## Çalışma Talimatı
Aşağıda yer alan, F tipi cezaevlerini anlatan önsözü son cümlesinden itibaren devam ettiriniz.

## Seçilmiş Bölüm
-*-

"Fırtınalı günlerde hep dik duran o beyaz sandalye..."

Basın danışmanı Zınar Karavil, Selahattin Demirtaş'ın hapisane günlerini kaleme aldı. Dipnot Yayınları tarafından bu hafta basılacak olan kitabın Sırrı Süreyya Önder tarafından yazılan önsözü ile Selahattin Demirtaş tarafından yazılan sonsözünü Tadımlık olarak sunuyoruz.

18 Mayıs 2022 19:33

 

Önsöz

Sırrı Süreyya Önder

 

F tipi zindanlar, mimari olarak şizoid mekânlardır. Ziyaretçilere açık bölümlerde gülkurusu ve pembe renklerinin hükümranlığı vardır.

Nasıl desem, bir kreşe girmişsiniz duygusu verir insana. Mahkumların kaldığı mekâna geçtiğinizi, soğuk gri ve ispirto renklerinden anlarsınız. Bu ‘bölünmüşlük’ cezaevlerindeki her durum için geçerlidir. Girerken ‘han kapısı’dır misal, çıkarken ‘iğne deliği’.

Hücreler ve iç avluların mezar vasfı kazanması için lazım olanla, bir çukurun aynı vasfı kazanması için lazım olan neredeyse aynıdır. Halbuki nizamiye girişlerine, çoluk çocuk pikniğe gidesiniz gelir.

Cezaevleri, içindeki her şey gibi renkleri de kontrol altına almaya çalışır. İzin koparabilmiş renkler beyaz, gri ve siyahtır. Yeşil mesela, üniforma rengi olduğundan, lacivert, infaz koruma görevlilerine mahsus olduğundan, kırmızı ise kim bilir hangi vesveseden dolayı yasaktır. Kafa olarak bir üniformalıya benzemeniz için ellerinden geleni yaparlar da kostüm bahsine gelindiğinde, o renkleri ‘zata mahsus’ bir ayrıcalık sayarlar.

Hücrelere gelince, yokun yoka karıştığı yerlerdir dersek kimseye bühtan etmiş sayılmayız. Bu ‘yok’luğun içinde az sayıdaki ‘var’dan ikisi, masa ve sandalyedir. Malzemeleri plastik, renkleri de beyazdır.

-*-

## Veri Kümesi İçeriği
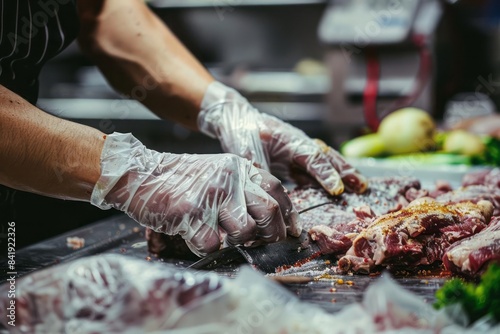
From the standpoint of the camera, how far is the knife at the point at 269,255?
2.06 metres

-*-

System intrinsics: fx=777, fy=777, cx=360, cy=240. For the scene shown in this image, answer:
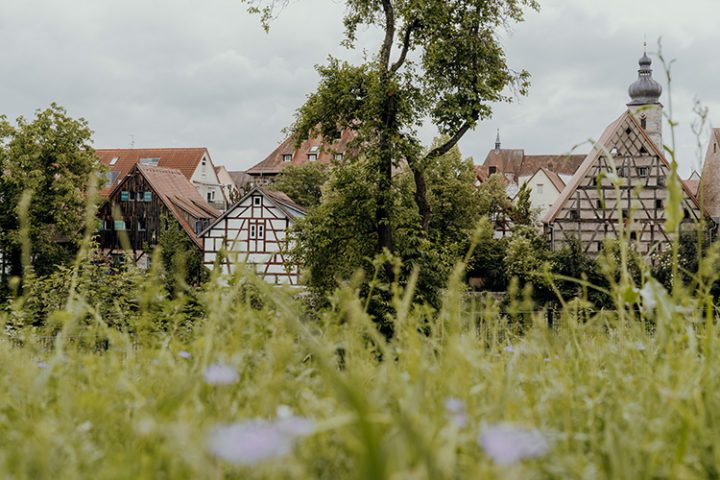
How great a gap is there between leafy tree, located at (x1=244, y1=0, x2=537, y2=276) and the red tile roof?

-*-

## Yazılı Yanıt
*

Kuraldır, zindanı böyle renksiz olan memleketin, dışarısı gökkuşağı gibi olamaz.

İşte Selahattin, Gültan, Sebahat, Figen, Aysel, İdris, Selçuk, Bekir ve yüzlerce seçilmiş siyasetçi yoldaşımız birçok sebebin yanında, bu tek ses, tek renk dayatmasına itiraz ettikleri için, tekliğe inat bir yeryüzü bahçesi düşledikleri için o gri duvarların arasındaki o beyaz sandalyelerde günlerini yine direnerek ve üreterek dolduruyorlar.

Görünürdeki tek unvanları, halen ilk adlarıyla anılabilmek. Bu gelenekte sadece soyadımızla anılmamız, ancak halkın hatırını yıkmamızla mümkündür. Adıyla ya da soyadıyla serbestçe anılan birkaç kişi vardır; birisi Selahattin’dir, diğerlerini biliyorsunuz.

*

Diyarbekirliler sandalyeye, hele böyle ufak olanlarına “kürsü”/”kürsi” derler. Sezgilerinin yüksekliğinden değilse ma nedendir?

Bugün içerideki her plastik sandalye, dışarıdaki yüzlerce konuşma kürsüsüne bedeldir.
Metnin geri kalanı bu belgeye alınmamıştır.